** START Listed records **
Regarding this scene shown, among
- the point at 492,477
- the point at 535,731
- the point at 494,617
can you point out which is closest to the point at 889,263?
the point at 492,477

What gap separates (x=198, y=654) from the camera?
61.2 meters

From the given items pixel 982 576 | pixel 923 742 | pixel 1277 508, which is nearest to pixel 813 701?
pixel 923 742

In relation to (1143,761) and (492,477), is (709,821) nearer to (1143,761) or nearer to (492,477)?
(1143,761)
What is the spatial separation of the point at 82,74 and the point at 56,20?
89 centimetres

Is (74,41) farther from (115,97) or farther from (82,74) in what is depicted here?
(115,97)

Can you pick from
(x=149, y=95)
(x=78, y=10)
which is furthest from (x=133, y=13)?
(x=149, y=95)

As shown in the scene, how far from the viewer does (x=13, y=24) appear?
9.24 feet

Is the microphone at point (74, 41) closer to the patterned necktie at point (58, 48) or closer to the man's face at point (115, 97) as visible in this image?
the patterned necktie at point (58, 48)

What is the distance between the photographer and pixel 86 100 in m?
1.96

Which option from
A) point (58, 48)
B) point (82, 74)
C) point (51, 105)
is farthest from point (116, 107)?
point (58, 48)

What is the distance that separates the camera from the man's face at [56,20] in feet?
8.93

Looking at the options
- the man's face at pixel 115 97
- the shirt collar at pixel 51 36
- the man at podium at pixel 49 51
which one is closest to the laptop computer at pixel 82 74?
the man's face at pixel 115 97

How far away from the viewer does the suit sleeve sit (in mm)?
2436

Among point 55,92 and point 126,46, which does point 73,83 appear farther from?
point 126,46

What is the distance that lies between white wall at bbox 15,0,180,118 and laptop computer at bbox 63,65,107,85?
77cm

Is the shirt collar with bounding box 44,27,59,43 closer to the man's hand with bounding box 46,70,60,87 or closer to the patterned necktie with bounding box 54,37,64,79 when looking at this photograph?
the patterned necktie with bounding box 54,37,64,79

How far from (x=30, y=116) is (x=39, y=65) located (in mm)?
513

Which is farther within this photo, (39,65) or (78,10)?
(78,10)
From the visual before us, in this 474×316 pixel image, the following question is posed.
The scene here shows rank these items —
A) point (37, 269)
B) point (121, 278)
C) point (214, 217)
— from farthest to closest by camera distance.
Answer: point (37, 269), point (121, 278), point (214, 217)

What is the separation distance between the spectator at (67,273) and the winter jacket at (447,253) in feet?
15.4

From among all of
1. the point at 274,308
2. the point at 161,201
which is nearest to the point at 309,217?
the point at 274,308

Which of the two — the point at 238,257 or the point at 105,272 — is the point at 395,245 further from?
** END Listed records **
Exercise prompt :: Could you retype the records from their first line up to and including the line with "89 centimetres", character for character and nothing beyond?

Answer for this exercise ::
Regarding this scene shown, among
- the point at 492,477
- the point at 535,731
- the point at 494,617
can you point out which is closest to the point at 889,263?
the point at 492,477

What gap separates (x=198, y=654) from the camera?
61.2 meters

From the given items pixel 982 576 | pixel 923 742 | pixel 1277 508, which is nearest to pixel 813 701?
pixel 923 742

In relation to (1143,761) and (492,477), is (709,821) nearer to (1143,761) or nearer to (492,477)?
(1143,761)
What is the spatial separation of the point at 82,74 and the point at 56,20?
89 centimetres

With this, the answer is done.